Nah! Must have been one of the kids, conflicted about what he was doing, who clued in the sheriff. For Gerard to admit that his rescuer and his fleeing quarry might be one and the same person, he would also have to admit there was some decency in him, after all. But Gerard had traveled down that road many times before. Such thinking raised niggling doubts. And those, he could not afford to have.

But then again... hmm; perhaps if the sheriff believed that he had been notified by none other than...

Maybe,” Gerard reasoned to himself, “there is still a way to catch Kimble after all, if I can just get Groodner to believe who I am. Maybe this hayseed lawman would not mind sharing the collar of such a famous fugitive....”

The sheriff was reminiscing again about his own misspent youth. Gerard gently brought him back to the subject. “Did someone tip you off that I was in trouble, sir?”

Groodner chuckled. “Y’ain’t gonna b’lieve this. Gotta a phone call from some guy calling hisself Richard Kimble! Can you beat that? Richard Kimble! That’s that fugitive doctor fellah that was on ‘America’s Most Wanted’ awhile back,” Groodner added, explaining Kimble’s identity to Gerard.

The Sheriff’s laughter grew, and soon he was red in the face from such a hilarious joke. “He was just some drunken bum, obviously,” he continued. “Or some wisecrack’n fool.
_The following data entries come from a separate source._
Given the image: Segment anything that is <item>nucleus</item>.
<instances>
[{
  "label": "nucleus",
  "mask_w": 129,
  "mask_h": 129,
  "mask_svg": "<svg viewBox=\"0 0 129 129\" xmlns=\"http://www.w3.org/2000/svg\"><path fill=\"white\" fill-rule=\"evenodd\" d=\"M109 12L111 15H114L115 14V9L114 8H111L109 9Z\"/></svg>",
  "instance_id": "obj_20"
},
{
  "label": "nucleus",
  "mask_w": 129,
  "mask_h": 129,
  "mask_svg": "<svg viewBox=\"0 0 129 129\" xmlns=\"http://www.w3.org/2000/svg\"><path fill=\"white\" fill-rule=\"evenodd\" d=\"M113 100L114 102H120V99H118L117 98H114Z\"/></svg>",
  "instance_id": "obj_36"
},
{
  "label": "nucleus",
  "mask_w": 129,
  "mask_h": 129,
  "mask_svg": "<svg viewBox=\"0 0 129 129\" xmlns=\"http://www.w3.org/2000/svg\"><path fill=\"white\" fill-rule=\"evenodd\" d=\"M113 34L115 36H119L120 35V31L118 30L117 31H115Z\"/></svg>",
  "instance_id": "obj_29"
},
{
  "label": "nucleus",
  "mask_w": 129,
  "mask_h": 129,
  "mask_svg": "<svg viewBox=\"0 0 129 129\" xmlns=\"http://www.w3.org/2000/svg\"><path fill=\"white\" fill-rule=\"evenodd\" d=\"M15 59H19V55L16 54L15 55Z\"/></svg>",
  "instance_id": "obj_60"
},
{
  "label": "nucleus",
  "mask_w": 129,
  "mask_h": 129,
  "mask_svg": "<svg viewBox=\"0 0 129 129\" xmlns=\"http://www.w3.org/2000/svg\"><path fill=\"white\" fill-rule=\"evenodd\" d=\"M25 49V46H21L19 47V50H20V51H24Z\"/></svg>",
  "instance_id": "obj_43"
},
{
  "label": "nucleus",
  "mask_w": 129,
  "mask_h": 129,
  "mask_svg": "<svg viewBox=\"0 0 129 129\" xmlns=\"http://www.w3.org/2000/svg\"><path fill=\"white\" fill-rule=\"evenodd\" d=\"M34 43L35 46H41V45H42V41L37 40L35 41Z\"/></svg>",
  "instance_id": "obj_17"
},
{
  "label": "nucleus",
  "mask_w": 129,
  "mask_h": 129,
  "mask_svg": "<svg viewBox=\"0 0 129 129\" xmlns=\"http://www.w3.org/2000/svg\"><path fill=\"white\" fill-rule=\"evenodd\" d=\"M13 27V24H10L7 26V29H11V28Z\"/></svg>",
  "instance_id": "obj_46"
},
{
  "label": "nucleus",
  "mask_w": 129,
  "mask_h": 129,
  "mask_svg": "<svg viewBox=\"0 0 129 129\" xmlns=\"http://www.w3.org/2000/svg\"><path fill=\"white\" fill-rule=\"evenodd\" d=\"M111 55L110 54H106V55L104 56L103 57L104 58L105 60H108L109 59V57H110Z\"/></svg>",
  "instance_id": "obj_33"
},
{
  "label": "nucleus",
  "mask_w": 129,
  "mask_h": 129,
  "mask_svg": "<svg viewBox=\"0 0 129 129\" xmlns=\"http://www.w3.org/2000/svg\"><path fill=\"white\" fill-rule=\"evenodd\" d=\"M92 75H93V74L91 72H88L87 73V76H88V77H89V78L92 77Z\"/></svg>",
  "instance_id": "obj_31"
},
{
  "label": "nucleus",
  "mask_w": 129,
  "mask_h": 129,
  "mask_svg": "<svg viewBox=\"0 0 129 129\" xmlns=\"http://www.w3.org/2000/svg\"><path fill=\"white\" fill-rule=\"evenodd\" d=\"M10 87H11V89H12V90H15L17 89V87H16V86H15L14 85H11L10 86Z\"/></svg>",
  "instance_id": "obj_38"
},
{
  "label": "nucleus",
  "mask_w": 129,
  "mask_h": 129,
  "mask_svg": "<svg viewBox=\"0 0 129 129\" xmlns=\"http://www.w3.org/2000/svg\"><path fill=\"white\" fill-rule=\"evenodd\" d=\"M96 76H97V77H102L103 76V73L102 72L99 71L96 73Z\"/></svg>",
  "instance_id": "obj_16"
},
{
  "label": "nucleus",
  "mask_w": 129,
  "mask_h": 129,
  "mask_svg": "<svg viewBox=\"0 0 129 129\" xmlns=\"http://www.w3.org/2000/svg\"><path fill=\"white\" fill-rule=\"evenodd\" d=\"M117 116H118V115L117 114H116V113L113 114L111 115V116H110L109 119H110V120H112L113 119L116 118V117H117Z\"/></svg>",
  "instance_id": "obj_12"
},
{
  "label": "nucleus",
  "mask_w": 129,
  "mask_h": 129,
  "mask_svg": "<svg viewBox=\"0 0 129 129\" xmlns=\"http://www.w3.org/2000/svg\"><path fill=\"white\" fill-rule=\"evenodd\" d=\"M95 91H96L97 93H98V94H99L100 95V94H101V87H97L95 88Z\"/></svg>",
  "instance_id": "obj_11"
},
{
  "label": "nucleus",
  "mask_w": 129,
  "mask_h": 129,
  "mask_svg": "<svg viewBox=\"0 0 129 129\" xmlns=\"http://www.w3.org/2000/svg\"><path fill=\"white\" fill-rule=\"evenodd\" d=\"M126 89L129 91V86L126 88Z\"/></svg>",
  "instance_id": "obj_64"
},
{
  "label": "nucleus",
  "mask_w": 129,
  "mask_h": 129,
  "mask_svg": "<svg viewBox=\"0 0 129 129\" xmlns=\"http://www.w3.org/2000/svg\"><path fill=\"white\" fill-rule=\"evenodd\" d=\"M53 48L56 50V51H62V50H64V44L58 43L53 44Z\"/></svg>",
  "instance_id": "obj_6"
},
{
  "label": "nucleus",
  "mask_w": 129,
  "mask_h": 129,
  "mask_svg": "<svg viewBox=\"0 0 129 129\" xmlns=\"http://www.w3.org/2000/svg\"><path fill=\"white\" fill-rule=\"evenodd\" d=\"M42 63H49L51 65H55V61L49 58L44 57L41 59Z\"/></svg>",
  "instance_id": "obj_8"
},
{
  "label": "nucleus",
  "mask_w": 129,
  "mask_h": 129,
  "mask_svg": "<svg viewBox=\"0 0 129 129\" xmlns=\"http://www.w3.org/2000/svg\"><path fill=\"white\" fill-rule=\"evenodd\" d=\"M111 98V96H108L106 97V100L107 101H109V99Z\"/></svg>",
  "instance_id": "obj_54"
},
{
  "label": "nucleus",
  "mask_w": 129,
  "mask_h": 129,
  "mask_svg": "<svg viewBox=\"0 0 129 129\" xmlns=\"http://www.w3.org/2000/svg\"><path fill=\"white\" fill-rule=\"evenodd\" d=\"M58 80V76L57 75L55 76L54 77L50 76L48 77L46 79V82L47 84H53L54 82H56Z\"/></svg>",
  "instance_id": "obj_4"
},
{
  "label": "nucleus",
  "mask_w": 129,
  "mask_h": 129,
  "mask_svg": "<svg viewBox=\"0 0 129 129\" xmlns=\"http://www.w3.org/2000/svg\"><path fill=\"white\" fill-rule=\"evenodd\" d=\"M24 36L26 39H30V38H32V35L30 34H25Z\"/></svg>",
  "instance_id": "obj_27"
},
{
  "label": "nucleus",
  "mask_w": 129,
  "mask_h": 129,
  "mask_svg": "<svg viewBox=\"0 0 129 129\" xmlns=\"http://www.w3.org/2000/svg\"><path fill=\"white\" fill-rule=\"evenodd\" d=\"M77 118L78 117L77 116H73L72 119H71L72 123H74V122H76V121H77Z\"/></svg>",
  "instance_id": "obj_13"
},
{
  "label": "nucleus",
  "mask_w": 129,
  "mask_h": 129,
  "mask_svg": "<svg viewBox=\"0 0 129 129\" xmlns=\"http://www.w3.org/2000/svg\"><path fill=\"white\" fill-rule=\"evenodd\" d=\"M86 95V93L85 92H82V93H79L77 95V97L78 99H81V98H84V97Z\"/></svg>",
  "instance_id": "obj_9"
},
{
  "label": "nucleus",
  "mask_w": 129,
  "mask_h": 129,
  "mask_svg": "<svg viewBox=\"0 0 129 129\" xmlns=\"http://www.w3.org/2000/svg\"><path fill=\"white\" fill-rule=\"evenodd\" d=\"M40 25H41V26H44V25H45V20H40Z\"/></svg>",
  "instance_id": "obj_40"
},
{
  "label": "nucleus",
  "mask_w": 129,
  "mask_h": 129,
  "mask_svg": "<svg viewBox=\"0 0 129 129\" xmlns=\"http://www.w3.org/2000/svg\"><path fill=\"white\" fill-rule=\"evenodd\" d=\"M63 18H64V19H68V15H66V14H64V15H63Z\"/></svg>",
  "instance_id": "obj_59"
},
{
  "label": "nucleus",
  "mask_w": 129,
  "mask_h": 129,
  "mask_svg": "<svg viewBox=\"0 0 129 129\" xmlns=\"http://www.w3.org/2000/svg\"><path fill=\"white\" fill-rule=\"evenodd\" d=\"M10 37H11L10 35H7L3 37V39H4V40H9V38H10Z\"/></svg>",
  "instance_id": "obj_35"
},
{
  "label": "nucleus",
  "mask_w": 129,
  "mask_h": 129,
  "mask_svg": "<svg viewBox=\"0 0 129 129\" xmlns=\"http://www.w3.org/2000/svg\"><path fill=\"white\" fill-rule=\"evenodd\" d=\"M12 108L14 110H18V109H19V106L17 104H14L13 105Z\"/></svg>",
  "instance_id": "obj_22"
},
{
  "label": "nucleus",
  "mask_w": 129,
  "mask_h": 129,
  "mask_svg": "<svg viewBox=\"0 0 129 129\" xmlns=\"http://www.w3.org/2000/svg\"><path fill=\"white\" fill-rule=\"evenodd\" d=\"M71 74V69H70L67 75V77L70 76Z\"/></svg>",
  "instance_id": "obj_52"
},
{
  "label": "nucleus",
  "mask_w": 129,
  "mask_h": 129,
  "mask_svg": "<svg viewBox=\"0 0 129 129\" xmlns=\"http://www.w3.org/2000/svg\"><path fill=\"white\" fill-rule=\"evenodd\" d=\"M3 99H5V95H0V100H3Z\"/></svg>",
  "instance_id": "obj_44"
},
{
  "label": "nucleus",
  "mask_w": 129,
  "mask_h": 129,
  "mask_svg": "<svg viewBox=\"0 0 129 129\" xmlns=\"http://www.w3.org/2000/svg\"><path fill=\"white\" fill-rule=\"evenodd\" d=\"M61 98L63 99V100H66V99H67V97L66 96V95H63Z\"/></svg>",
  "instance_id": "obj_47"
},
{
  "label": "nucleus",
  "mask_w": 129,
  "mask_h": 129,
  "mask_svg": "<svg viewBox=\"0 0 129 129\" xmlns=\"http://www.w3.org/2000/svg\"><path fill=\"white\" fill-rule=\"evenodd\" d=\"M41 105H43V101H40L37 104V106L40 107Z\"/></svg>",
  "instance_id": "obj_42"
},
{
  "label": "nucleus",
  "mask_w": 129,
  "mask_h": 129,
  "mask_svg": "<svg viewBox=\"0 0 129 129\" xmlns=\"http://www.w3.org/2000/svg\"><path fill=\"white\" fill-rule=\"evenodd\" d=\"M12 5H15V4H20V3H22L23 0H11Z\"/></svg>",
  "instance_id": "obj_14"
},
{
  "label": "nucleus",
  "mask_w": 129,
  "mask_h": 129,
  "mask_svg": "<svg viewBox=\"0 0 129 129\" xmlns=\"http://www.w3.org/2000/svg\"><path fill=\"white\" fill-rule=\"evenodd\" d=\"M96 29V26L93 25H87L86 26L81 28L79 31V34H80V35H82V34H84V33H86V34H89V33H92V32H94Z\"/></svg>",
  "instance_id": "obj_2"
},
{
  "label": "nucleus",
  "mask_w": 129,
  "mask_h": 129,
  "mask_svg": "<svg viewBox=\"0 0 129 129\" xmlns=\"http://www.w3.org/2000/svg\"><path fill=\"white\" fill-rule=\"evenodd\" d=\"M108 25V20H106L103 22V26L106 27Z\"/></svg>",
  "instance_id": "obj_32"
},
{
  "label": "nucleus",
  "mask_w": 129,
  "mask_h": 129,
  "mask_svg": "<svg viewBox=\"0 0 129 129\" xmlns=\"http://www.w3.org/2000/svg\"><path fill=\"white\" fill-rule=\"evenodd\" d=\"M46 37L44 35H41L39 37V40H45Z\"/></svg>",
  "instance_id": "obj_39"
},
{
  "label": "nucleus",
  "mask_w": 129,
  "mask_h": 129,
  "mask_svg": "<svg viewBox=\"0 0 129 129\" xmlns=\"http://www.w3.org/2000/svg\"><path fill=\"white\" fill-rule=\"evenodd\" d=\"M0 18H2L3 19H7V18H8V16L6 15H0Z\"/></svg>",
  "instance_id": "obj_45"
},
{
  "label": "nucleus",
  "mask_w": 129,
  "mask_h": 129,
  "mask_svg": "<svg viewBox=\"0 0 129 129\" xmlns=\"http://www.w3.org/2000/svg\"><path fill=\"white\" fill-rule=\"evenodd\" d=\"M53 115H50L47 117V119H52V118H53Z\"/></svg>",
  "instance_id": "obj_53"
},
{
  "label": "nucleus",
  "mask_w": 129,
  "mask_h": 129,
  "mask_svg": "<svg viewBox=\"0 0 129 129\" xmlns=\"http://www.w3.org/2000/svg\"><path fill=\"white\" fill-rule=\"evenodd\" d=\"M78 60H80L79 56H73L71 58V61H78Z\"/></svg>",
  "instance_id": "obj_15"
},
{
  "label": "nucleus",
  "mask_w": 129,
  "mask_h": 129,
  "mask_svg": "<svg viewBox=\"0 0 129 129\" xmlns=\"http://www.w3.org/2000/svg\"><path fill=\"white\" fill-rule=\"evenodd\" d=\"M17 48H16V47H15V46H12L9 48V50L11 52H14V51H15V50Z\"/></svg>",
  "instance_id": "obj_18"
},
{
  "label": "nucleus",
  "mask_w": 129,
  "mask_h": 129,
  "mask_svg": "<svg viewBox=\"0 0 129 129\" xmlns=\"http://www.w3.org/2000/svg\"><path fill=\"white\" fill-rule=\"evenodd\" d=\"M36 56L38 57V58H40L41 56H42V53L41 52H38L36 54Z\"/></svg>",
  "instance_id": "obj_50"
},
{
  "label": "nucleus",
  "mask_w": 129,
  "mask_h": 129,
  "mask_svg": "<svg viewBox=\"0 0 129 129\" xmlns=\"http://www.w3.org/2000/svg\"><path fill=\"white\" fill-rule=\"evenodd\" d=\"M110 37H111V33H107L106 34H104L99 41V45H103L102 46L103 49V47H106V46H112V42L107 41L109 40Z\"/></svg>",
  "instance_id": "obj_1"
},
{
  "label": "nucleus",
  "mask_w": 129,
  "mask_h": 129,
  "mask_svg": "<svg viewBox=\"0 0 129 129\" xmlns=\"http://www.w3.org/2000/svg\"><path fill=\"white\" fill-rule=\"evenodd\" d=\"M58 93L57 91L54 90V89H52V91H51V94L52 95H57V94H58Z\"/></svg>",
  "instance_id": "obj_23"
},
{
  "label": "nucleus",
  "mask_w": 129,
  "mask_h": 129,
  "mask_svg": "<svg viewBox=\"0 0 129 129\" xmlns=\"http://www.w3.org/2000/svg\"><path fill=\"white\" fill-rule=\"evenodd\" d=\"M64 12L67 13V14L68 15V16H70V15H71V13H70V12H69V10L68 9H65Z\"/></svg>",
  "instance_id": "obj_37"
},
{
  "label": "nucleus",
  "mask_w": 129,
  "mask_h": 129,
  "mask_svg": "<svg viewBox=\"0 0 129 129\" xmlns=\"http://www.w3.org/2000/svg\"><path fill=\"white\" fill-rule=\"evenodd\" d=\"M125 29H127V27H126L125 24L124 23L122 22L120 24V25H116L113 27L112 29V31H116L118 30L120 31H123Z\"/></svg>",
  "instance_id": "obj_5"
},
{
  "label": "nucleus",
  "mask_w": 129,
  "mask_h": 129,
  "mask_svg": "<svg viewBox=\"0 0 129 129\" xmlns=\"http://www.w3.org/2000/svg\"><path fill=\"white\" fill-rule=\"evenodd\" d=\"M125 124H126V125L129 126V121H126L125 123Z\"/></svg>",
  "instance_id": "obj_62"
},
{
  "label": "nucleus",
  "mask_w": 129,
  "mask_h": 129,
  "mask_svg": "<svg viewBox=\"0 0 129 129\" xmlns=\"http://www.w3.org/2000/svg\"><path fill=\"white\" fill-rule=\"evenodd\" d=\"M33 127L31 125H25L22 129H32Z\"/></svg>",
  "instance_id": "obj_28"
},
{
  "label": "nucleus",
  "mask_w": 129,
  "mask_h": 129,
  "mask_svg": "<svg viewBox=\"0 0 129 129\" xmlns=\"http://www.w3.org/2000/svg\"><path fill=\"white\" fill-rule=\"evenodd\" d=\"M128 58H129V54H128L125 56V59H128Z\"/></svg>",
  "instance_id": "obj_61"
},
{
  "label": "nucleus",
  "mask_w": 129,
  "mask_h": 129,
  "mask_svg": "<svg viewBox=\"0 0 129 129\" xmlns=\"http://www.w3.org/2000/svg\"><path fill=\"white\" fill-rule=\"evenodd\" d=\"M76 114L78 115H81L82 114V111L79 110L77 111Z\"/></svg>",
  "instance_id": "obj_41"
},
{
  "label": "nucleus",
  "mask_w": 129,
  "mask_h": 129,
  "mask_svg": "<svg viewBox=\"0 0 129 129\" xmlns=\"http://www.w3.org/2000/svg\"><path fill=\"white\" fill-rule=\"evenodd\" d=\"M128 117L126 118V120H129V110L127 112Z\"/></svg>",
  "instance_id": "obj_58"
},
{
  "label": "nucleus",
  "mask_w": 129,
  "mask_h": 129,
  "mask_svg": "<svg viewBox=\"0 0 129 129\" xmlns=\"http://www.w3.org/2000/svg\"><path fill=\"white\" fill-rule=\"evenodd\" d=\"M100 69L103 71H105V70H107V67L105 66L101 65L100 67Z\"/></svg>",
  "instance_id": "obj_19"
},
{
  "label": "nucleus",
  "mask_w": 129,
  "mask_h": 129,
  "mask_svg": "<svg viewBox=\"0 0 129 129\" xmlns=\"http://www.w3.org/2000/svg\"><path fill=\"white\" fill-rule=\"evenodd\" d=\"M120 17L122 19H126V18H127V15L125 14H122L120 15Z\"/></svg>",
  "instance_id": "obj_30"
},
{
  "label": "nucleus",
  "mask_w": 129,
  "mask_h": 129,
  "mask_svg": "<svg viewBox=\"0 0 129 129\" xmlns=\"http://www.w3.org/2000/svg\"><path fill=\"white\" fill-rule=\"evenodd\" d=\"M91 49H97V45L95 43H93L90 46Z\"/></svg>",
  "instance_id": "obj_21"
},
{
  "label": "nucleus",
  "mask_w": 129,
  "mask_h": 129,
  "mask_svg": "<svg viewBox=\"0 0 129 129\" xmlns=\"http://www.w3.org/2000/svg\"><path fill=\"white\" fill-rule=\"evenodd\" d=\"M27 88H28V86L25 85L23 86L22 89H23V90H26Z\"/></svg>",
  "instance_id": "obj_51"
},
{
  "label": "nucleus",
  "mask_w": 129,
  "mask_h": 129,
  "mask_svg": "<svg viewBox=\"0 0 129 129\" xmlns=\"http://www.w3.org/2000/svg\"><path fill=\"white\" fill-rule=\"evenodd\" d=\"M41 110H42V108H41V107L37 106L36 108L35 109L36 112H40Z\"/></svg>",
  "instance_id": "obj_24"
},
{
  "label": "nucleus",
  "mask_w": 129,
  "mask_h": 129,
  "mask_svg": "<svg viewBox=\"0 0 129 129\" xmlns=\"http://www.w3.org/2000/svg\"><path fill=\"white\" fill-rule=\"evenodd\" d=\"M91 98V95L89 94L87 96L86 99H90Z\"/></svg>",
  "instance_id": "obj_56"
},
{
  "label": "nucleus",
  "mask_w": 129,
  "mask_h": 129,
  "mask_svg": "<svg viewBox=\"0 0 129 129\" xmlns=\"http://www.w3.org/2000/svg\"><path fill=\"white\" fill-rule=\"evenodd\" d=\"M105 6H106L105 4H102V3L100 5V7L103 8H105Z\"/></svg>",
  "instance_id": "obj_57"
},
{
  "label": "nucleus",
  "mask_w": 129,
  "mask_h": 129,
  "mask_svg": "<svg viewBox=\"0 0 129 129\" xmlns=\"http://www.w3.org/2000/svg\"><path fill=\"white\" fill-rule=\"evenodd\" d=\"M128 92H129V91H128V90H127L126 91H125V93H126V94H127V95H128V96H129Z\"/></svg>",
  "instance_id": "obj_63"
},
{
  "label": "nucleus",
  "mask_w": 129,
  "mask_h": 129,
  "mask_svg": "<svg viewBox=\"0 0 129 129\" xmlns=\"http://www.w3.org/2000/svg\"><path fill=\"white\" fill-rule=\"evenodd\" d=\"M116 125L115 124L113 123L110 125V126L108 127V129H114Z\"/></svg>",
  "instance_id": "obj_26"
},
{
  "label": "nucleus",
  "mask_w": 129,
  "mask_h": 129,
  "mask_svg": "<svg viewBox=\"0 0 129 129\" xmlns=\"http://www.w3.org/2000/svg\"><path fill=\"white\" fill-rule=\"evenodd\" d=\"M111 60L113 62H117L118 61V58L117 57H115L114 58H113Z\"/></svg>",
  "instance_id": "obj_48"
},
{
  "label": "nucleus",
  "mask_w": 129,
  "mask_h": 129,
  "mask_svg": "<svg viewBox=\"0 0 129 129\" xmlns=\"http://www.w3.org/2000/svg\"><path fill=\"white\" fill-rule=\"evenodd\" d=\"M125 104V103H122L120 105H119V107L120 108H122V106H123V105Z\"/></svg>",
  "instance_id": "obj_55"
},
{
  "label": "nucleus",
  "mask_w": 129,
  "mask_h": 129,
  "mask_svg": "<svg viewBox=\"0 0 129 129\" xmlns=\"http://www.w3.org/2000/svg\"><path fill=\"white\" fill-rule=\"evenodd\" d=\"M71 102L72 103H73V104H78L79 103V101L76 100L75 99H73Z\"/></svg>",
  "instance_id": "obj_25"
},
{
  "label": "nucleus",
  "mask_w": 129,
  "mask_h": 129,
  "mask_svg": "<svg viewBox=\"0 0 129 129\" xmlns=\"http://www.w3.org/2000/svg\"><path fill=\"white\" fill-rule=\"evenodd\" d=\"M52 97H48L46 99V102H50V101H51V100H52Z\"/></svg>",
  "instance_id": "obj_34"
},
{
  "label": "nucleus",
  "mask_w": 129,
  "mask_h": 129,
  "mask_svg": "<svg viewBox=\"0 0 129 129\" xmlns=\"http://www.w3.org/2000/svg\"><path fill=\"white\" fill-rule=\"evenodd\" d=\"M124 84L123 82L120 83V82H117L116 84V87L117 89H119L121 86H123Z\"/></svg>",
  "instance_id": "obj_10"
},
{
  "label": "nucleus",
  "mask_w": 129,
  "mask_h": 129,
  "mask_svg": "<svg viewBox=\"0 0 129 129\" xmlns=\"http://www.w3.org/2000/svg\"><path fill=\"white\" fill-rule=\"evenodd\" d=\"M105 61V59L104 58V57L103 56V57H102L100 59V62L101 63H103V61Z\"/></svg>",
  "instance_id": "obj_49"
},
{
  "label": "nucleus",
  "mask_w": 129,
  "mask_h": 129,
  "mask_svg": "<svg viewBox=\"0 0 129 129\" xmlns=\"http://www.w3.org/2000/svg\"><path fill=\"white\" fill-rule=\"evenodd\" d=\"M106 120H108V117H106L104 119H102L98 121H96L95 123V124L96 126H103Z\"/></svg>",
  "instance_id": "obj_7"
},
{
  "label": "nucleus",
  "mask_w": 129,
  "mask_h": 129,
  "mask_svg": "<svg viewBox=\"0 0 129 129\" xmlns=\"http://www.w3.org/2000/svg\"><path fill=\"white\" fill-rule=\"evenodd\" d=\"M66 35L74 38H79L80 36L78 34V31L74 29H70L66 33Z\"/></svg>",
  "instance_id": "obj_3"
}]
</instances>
But when he said some kids was beatin’ on some nigrah, Ah figured that Ah best at least go check it out.” Groodner did not mind stretching the truth a bit in the telling.

“He -- actually TOLD you he was -- !” Gerard jumped up. “How long ago?”

“A’course,” an oblivious Groodner continued in his condescendingly amused way, “Ah hadda get a warrant from the Judge first, so’s Ah could search this place.”

This idiot gets a call from Kimble,” Gerard fumed to himself, “and because of his prejudice against People of Color, has obviously taken his sweet precious time getting a warrant --”

“Any idea where he was calling from?” Gerard asked, dispiritedly, feeling his prize slip away once again.

“Haw, haw, haw!” Groodner went on. “Richard Kimble! Why do ya wanna know where this guy was callin’ from? Next thing Ah know, you’re gonna tell me that he WAS Richard Kimble, and you’re the detective lookin’ fur ‘im, and he’s the one ya came here ta chase after.”

Groodner’s face suddenly grew stern. “And if ya do, Ah’m gonna haul ya off to jail, and ya can cool yer heels in the same cell those yayhoos are in, and let THEM straighten ya out!!!”

Gerard slumped against the table which he had been trying to utilize to scale the very walls of this place, not so long ago. He knew that, one way or another, this evening
-- here in Iola, Mississippi -- was most likely going to turn into a very long night.



* * * * *
THE END

* * * * *


AUTHOR’S NOTE: This story, set in a fictionalized southern town, draws inspiration from behaviors that have been well documented, and attitudes which unfortunately linger in some individuals. We need only look at current world events! These behaviors could yet occur, again and again. History sometimes has an unfortunate way of repeating itself.

This story is therefore a tribute to all those who have suffered at the hands of others -- who hate them for no other reason than that they exist.